Information extraction as a basis for portable text classification systems

Knowledge-based natural language processing systems have achieved good success with many tasks, but they often require many person-months of effort to build an appropriate knowledge base. As a result, they are not portable across domains. This knowledge-engineering bottleneck must be addressed before knowledge-based systems will be practical for real-world applications. This dissertation addresses the knowledge-engineering bottleneck for a natural language processing task called "information extraction". A system called AutoSlog is presented which automatically constructs dictionaries for information extraction, given an appropriate training corpus. In the domain of terrorism, AutoSlog created a dictionary using a training corpus and five person-hours of effort that achieved 98% of the performance of a hand-crafted dictionary that took approximately 1500 person-hours to build. This dissertation also describes three algorithms that use information extraction to support high-precision text classification. As more information becomes available on-line, intelligent information retrieval will be crucial in order to navigate the information highway efficiently and effectively.
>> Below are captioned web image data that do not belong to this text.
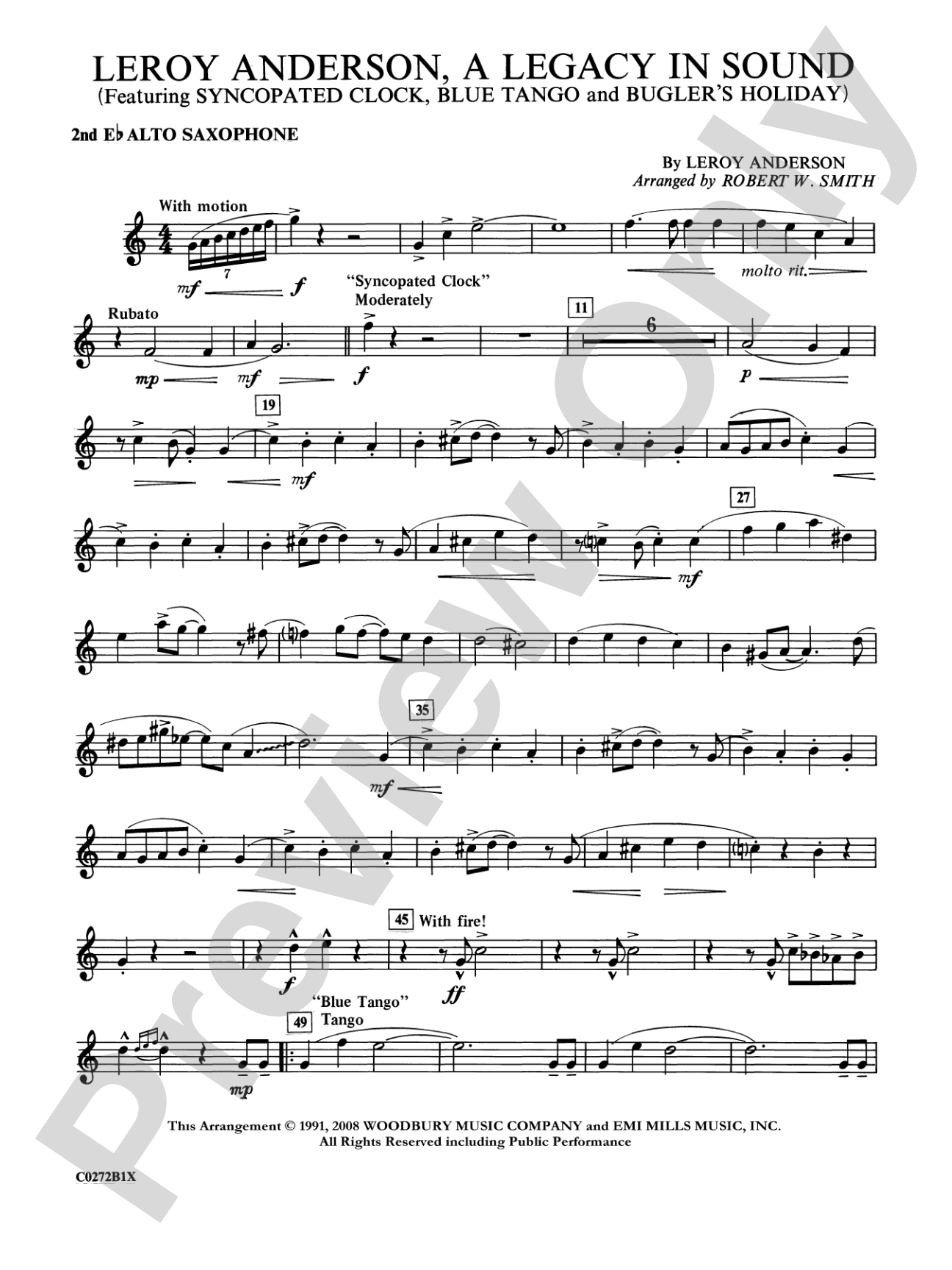 Leroy Anderson -- A Legacy in Sound: 2nd E-flat Alto Saxophone
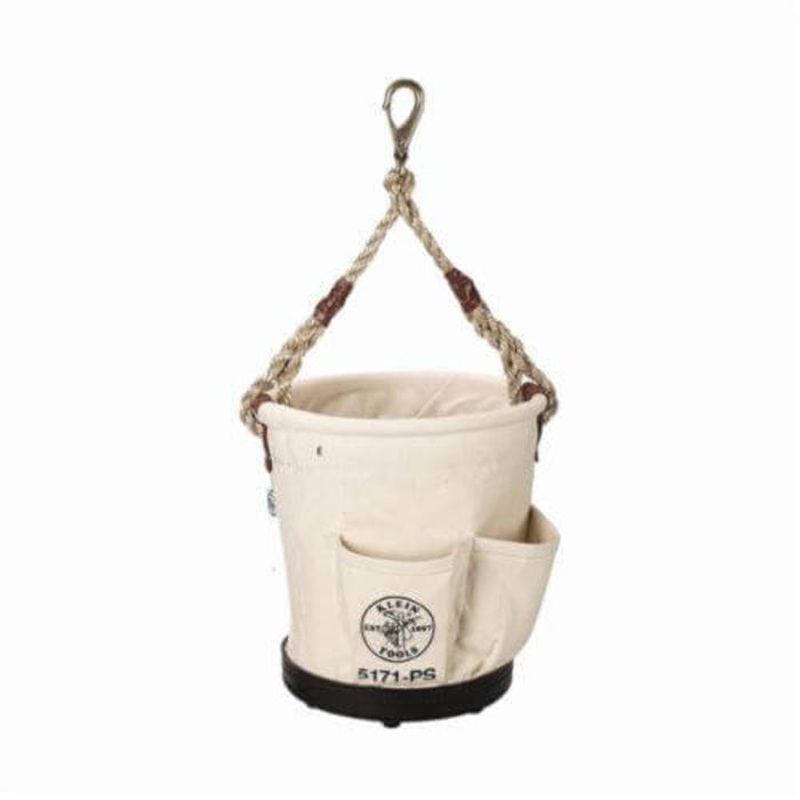 Klein 5171PS Heavy Duty Tapered Wall Bucket, 12 in H, 4 pocket, #4 Canvas, Natural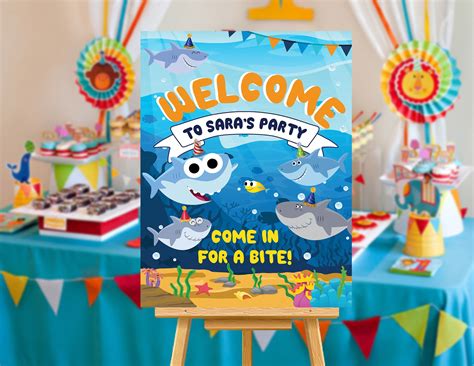 Baby Shark Welcome Sign, Baby Shark Party, Baby Shark Poster, Poster Birthday Boy / Girl or Baby ...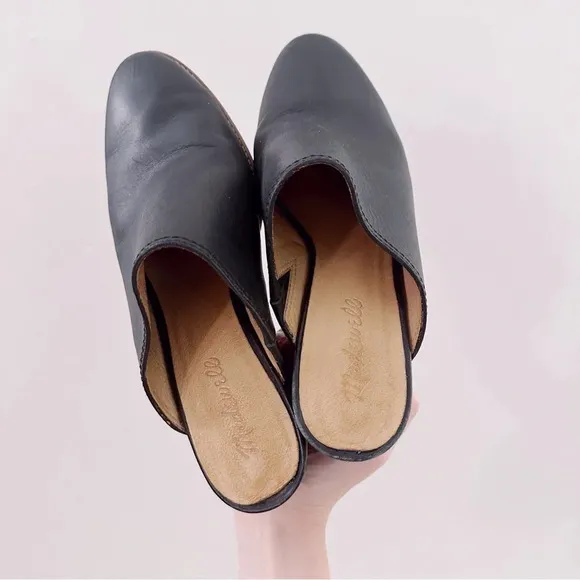 Madewell Harper Mules Black Leather Stacked Heel Loafer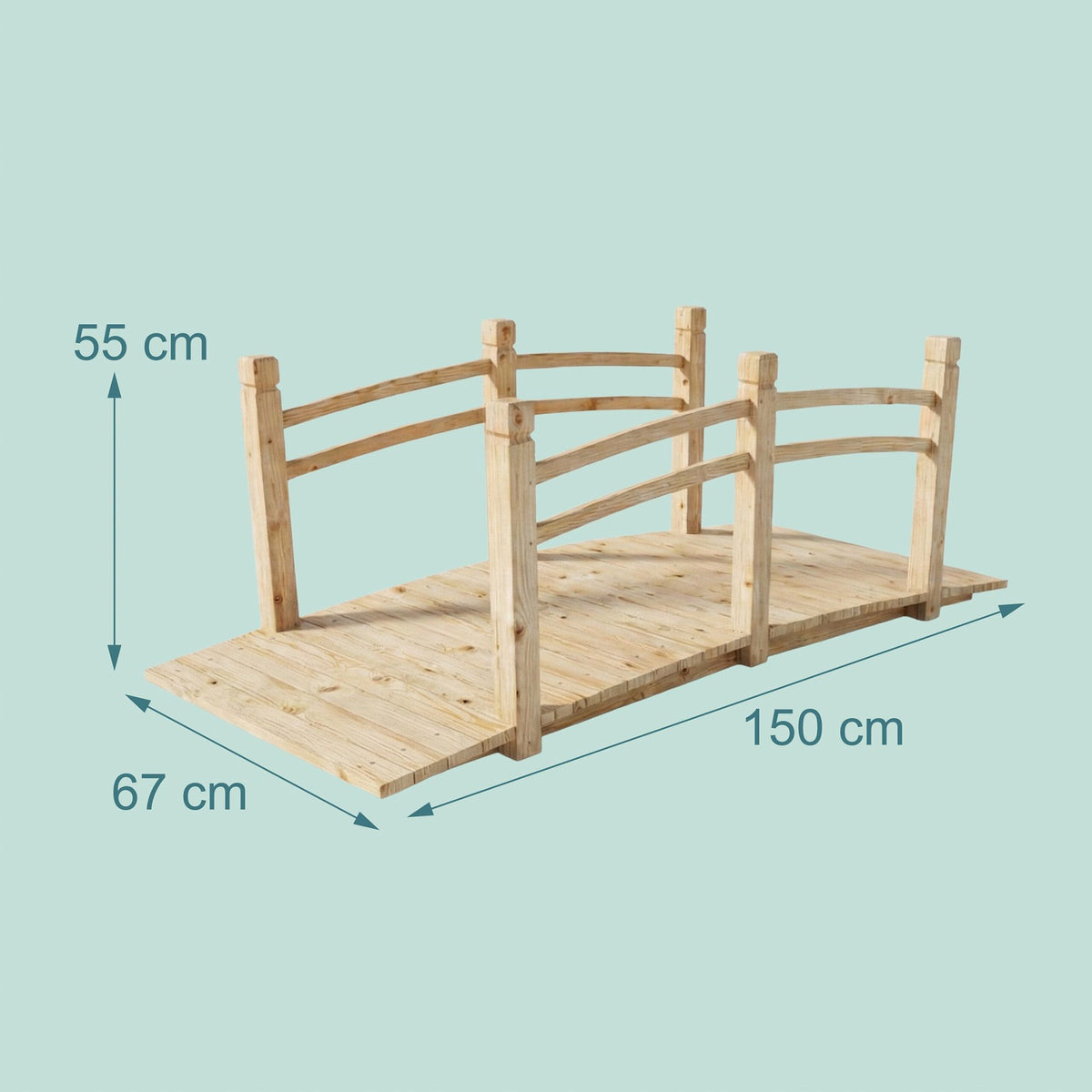 Wooden Garden Bridge – Arched Design, Weatherproof Fir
The approach presented here represents a compromise between keyword-based techniques and in-depth natural language processing. The text classification algorithms classify texts with high accuracy by using an underlying information extraction system to represent linguistic phrases and contexts. Experiments in the terrorism domain suggest that increasing the amount of linguistic context can improve performance. Both AutoSlog and the text classification algorithms are evaluated in three domains: terrorism, joint ventures, and microelectronics. An important aspect of this dissertation is that AutoSlog and the text classification systems can be easily ported across domains.